» **Extrait à lire**
+ + + +

Des motivations de vote différentes pour Emmanuel Macron et Marine Le Pen
- Le pouvoir d’achat (73%) et la santé (73%) restent les principaux sujets dont les Français tiendront beaucoup compte dimanche prochain. Mais ces résultats masquent des disparités importantes au sein de chaque électorat.
- L’Europe (52% contre 22% des électeurs de Marine Le Pen) et la crise ukrainienne (47% contre 28%) constituent par ailleurs des points de clivage significatifs. Tout comme, à l’inverse, l’immigration et l’identité française sont des motivations importantes du vote pour les électeurs de Marine Le Pen (69% pour les deux sujets) alors que ceux d’Emmanuel Macron en tiennent peu compte (respectivement 29% et 28%).

- Par ailleurs, si la volonté de faire barrage à l’autre candidat est un motif important de vote dans un cas comme dans l’autre, le rejet d’Emmanuel Macron semble un peu plus fort chez les électeurs de Marine le Pen (57% veulent faire barrage au président sortant) que l’inverse (51% veulent faire barrage à la candidate du Rassemblement national). Enfin, Marine le Pen est fortement choisie pour ses propositions politiques (premier motif de choix, 59%) alors qu’Emmanuel Macron est avant tout choisi pour sa stature présidentielle (64% ; 1er motif de choix). Moins de la moitié de ses électeurs potentiels (48%) le choisissent pour ses propositions politiques (3e position).

+ + + +

» **Liste**
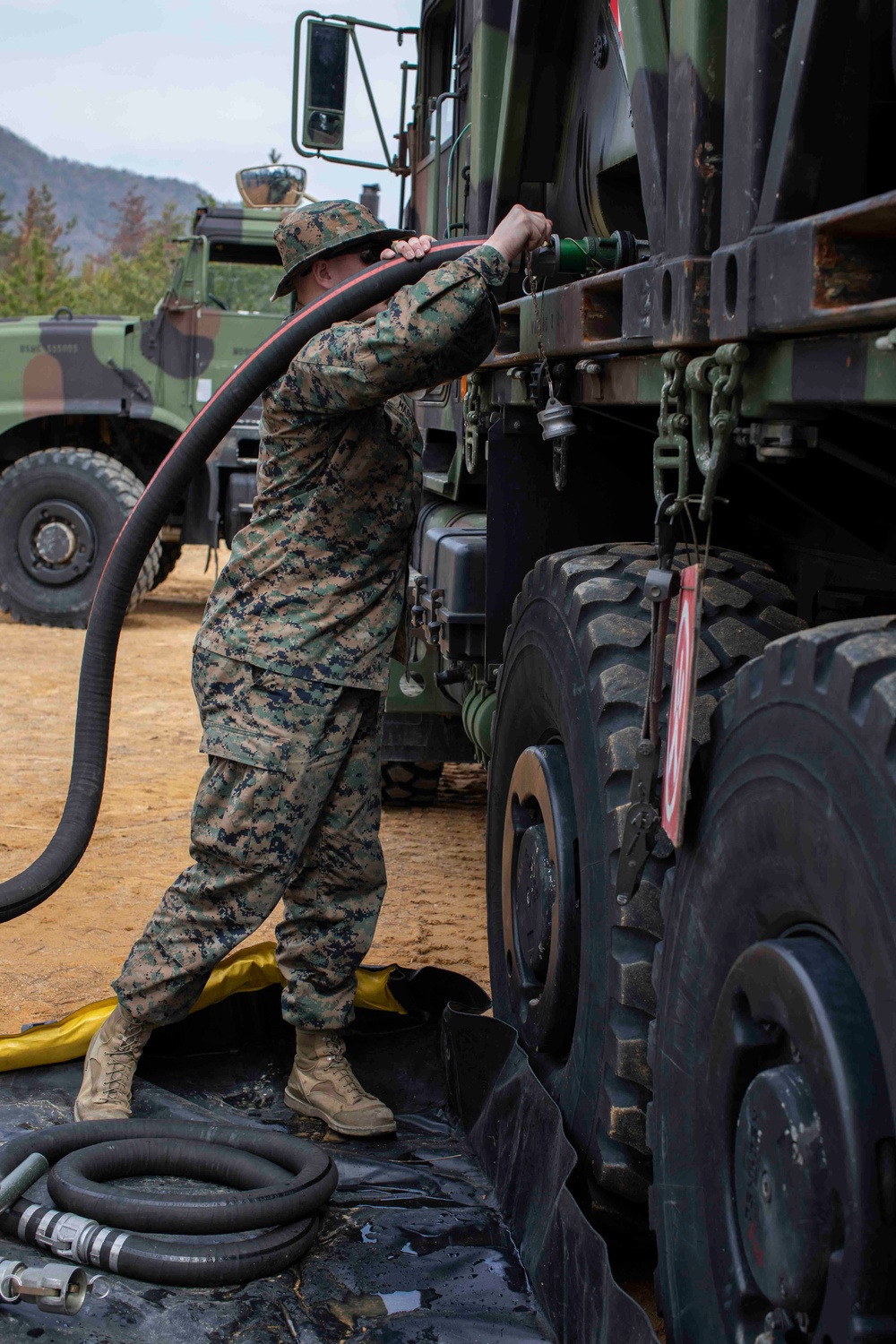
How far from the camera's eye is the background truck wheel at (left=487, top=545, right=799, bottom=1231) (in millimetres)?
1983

+ + + +

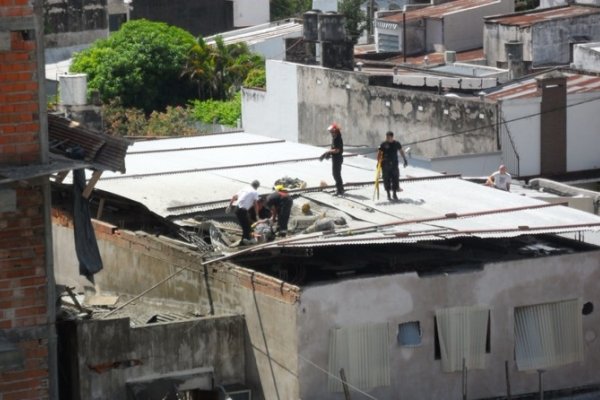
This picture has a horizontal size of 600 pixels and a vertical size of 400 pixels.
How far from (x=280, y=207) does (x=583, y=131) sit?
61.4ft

+ + + +

» **À faire**
A. Dans l'extrait sur le vote, relevez tous les sujets dont les électeurs tiennent compte, du pouvoir d'achat jusqu'à l'identité française.
B. Répondez à ces questions d'après l'extrait sur le vote :
(i) Quelle part des Français tiendra beaucoup compte de la santé dimanche prochain ?
(ii) Combien d'électeurs de Marine Le Pen veulent faire barrage au président sortant ?
(iii) Pour quelle raison Emmanuel Macron est-il avant tout choisi ?
C. Écrivez la suite de l'extrait sur le vote après sa dernière phrase.

» **Les réponses**
A.
- le pouvoir d'achat
- la santé
- l'Europe
- la crise ukrainienne
- l'immigration
- l'identité française

B.
(i) 73 %
(ii) 57 %
(iii) Pour sa stature présidentielle (64 %)

C.
après 2d tour difficile pour Emmanuel Macron s’il est réélu
- S’il est élu dimanche prochain, Emmanuel Macron sera confronté à une population divisée, dont une part significative aura voté pour lui par défaut.
- Alors que la bataille des législatives s’ouvrira, les deux tiers des Français (66%) indiquent que s’il est élu, ils ne souhaitent pas qu’il obtienne une majorité à l’Assemblée nationale, privilégiant une cohabitation. Un choix qui s’exprime de manière particulièrement forte chez les électeurs de Jean-Luc Mélenchon (84%), en réponse à son appel à voter aux législatives pour qu’il devienne Premier ministre ; mais aussi chez les électeurs de Yannick Jadot (62%) et Valérie Pécresse (66%).

Si Emmanuel Macron peut aborder le second tour de façon relativement sereine et peut envisager d’être le premier président de la République à effectuer un deuxième mandat depuis la mise en place du quinquennat, sa prise de fonction risque donc d’être bien plus difficile qu’il y a 5 ans.